### What is being asked
Recast the part of the records that opens with the line containing "List the items" and runs through the end of the records as a Markdown table. Use the columns Row and Line, give each line a row number, and leave out blank lines.

### Materials provided
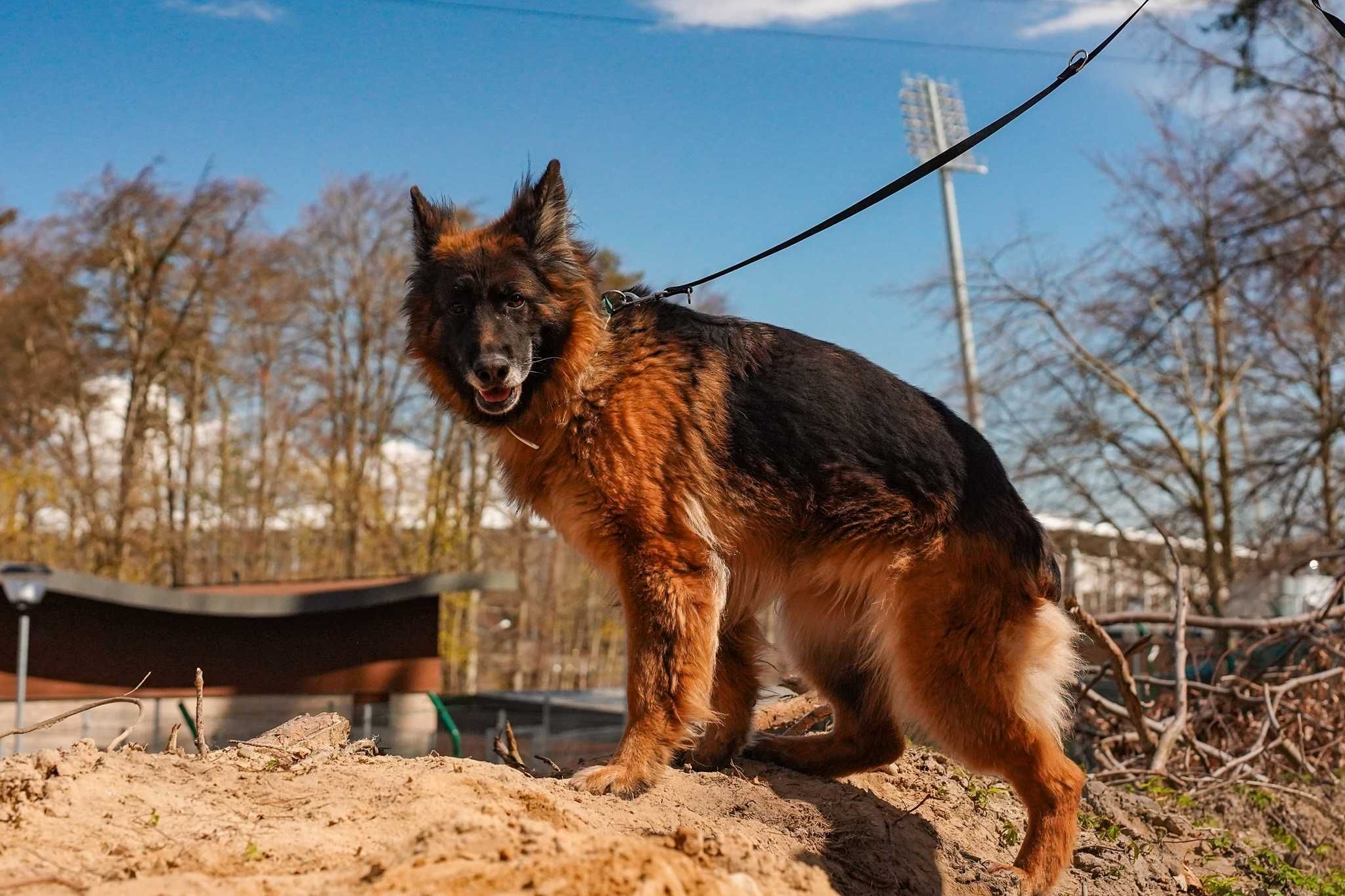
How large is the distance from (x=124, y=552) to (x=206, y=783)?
29.7 metres

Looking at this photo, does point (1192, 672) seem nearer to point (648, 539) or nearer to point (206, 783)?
point (648, 539)

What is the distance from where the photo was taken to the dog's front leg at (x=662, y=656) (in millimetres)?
4480

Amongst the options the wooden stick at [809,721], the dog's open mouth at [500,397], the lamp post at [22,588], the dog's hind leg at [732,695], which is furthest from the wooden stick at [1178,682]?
the lamp post at [22,588]

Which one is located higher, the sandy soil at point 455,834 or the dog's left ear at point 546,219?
the dog's left ear at point 546,219

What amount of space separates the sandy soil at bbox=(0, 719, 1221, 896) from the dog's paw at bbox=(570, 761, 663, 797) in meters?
0.05

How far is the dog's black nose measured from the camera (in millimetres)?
4715

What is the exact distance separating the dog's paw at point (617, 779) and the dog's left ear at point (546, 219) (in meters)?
2.26

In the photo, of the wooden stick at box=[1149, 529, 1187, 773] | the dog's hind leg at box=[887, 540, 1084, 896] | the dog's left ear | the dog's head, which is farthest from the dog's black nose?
the wooden stick at box=[1149, 529, 1187, 773]

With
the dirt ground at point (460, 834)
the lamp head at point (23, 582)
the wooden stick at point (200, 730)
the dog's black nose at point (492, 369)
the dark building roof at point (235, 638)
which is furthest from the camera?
the dark building roof at point (235, 638)

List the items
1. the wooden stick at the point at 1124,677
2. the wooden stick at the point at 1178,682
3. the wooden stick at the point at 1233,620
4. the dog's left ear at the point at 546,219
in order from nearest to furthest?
1. the dog's left ear at the point at 546,219
2. the wooden stick at the point at 1124,677
3. the wooden stick at the point at 1178,682
4. the wooden stick at the point at 1233,620

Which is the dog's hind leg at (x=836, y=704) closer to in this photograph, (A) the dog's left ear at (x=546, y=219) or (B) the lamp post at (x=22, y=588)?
(A) the dog's left ear at (x=546, y=219)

### Result for this exercise
| Row | Line |
|---|---|
| 1 | List the items |
| 2 | 1. the wooden stick at the point at 1124,677 |
| 3 | 2. the wooden stick at the point at 1178,682 |
| 4 | 3. the wooden stick at the point at 1233,620 |
| 5 | 4. the dog's left ear at the point at 546,219 |
| 6 | in order from nearest to furthest? |
| 7 | 1. the dog's left ear at the point at 546,219 |
| 8 | 2. the wooden stick at the point at 1124,677 |
| 9 | 3. the wooden stick at the point at 1178,682 |
| 10 | 4. the wooden stick at the point at 1233,620 |
| 11 | Which is the dog's hind leg at (x=836, y=704) closer to in this photograph, (A) the dog's left ear at (x=546, y=219) or (B) the lamp post at (x=22, y=588)? |
| 12 | (A) the dog's left ear at (x=546, y=219) |